It’s perhaps because of this that the city-centric festival has become a more prominent phenomenon over the past few years. Being able to stay in town presents several inherent advantages over the Glastonbury-esque field-in-the-middle-of-nowhere model, not least of which is the chance to stay in a proper hotel, sleep in a proper bed, and wash regularly. It also presents its own logistical challenges, though — organizing a festival across multiple venues must be a hell of an undertaking, and when the festival becomes too bloated and/or too successful for its own good (yes, I’m thinking of CMJ in NYC and SXSW in Austin), it can also be a logistical nightmare for attendees.

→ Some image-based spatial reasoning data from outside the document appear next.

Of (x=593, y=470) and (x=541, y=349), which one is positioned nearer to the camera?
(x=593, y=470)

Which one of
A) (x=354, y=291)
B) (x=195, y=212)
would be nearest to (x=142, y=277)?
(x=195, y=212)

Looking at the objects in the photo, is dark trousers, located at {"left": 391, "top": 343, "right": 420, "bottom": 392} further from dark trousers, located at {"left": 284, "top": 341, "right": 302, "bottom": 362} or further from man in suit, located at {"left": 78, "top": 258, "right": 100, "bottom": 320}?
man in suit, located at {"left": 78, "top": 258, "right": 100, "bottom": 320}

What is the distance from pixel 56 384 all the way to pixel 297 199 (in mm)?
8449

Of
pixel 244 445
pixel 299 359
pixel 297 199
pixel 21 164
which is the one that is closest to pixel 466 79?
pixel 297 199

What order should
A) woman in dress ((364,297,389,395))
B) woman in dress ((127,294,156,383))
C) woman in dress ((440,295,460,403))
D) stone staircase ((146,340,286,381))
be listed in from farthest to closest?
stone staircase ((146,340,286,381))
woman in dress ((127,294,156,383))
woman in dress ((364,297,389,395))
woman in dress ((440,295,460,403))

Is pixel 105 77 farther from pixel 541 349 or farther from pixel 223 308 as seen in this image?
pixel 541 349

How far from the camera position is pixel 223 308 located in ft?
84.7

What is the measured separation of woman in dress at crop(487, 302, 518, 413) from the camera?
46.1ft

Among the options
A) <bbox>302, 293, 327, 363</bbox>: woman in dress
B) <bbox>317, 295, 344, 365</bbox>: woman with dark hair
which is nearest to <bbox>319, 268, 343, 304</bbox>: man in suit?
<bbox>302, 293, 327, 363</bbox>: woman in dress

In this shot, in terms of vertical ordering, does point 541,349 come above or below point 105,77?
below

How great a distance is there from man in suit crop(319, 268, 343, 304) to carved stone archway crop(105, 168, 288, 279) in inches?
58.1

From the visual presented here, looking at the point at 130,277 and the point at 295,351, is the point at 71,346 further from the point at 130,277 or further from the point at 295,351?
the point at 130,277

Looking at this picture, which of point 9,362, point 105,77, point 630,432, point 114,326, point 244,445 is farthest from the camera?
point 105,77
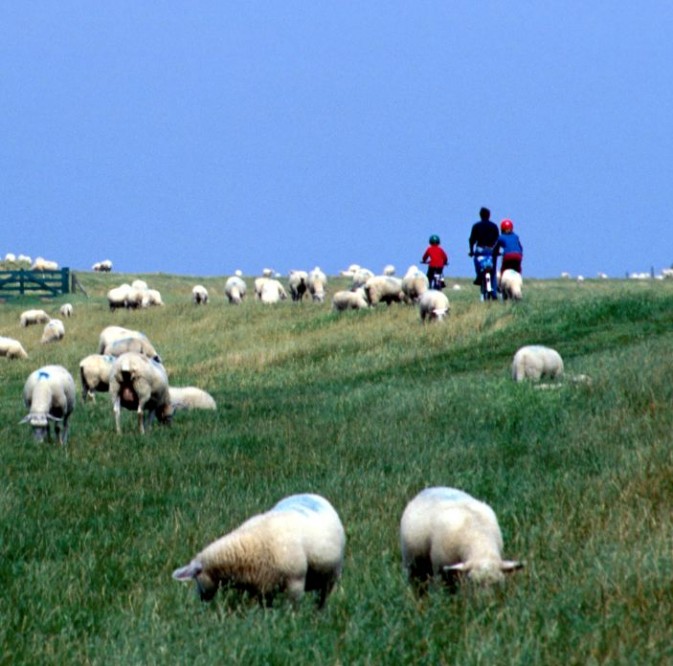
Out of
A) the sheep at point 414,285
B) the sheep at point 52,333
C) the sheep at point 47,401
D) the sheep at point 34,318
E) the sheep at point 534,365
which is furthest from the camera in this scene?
the sheep at point 34,318

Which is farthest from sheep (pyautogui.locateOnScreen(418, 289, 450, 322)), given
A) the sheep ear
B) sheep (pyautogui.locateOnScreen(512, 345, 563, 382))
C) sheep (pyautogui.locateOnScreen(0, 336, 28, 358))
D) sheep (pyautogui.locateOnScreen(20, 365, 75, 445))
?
the sheep ear

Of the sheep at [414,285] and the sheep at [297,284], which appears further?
the sheep at [297,284]

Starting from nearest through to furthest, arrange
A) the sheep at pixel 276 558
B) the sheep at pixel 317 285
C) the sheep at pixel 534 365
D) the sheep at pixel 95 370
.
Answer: the sheep at pixel 276 558
the sheep at pixel 534 365
the sheep at pixel 95 370
the sheep at pixel 317 285

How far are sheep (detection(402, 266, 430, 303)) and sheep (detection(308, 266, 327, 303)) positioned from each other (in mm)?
11547

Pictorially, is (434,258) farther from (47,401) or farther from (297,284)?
(47,401)

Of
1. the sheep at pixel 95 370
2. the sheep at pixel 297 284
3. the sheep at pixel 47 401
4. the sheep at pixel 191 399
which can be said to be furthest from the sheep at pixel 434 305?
the sheep at pixel 297 284

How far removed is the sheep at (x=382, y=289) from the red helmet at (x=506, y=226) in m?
5.94

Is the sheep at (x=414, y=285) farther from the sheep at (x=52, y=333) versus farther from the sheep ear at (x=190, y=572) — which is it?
the sheep ear at (x=190, y=572)

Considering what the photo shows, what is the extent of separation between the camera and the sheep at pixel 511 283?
111 ft

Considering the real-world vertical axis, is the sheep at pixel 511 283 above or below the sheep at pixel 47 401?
above

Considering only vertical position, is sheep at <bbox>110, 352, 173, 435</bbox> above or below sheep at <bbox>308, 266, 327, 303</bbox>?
below

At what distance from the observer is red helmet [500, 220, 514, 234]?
105ft

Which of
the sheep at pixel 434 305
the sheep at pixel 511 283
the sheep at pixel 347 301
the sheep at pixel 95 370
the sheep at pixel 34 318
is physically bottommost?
the sheep at pixel 95 370

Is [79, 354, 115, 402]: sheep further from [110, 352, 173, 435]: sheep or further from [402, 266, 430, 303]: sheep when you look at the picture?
[402, 266, 430, 303]: sheep
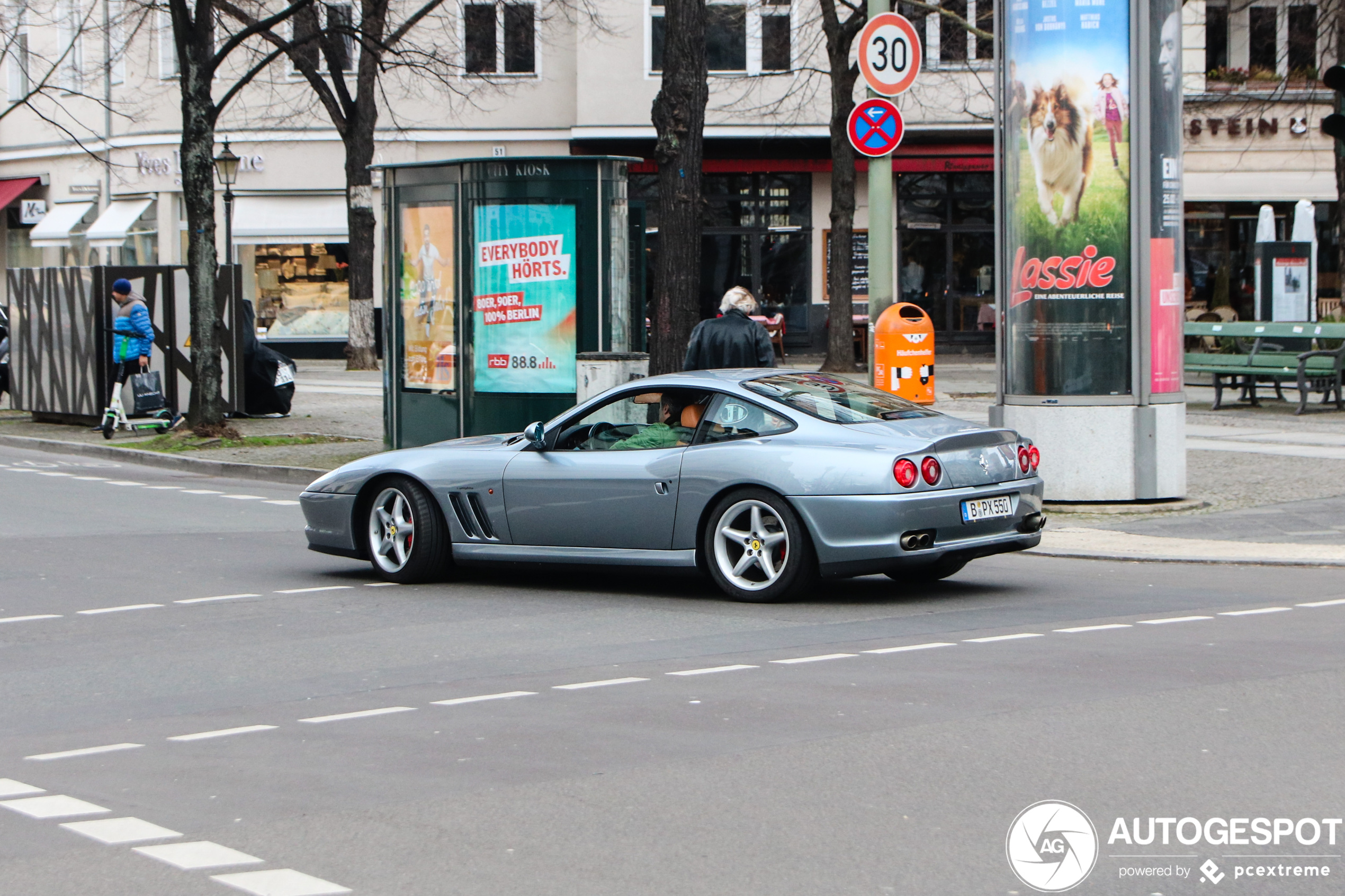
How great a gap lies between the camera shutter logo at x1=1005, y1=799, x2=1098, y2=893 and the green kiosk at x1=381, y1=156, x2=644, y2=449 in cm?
1109

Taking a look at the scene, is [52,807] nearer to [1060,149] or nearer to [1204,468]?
[1060,149]

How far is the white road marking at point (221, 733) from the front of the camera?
6391mm

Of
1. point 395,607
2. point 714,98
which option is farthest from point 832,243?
point 395,607

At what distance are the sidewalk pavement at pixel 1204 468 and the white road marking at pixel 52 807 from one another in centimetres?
724

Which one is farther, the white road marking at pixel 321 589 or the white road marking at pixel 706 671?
the white road marking at pixel 321 589

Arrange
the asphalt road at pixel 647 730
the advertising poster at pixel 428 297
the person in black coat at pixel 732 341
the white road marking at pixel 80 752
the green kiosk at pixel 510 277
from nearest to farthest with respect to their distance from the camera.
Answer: the asphalt road at pixel 647 730
the white road marking at pixel 80 752
the person in black coat at pixel 732 341
the green kiosk at pixel 510 277
the advertising poster at pixel 428 297

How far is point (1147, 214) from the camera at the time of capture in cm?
1281

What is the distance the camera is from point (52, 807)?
5438mm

For this reason, the city festival seems best suited to small-ish cities — Moogfest in Durham, NC, and Soundland in Nashville are examples where this model has worked well. But perhaps the best example of all is in a place where few might expect: Tallinn, the capital of the Baltic nation of Estonia, which has been holding an annual Tallinn Music Week since 2009. The 2016 edition of the festival was held last month, and the organizers were kind enough to invite Flavorwire along — full disclosure, they were also kind enough to fly us out there and put us up in a hotel, which is very kind indeed — and out of curiosity, as much as anything else, we were happy to accept the offer.

It’s fair to say that the average US citizen’s familiarity with post-communist Baltic states is pretty minimal, so let’s note from the outset that Tallinn isn’t all Soviet architecture and leaden skies. It’s a beautiful little city, in fact, with a wonderfully preserved medieval old town, a pretty waterfront, a church that was the tallest building in the world circa 1400 or so, and an amazing Depeche Mode-themed bar. Happily, too, the local obsession appears to be fine dining — in the same way that, say, San Francisco is into craft beer or Seattle is into coffee, Tallinn is into food, with the result that the city is home to a disproportionate number of Really Good Restaurants. Huzzah.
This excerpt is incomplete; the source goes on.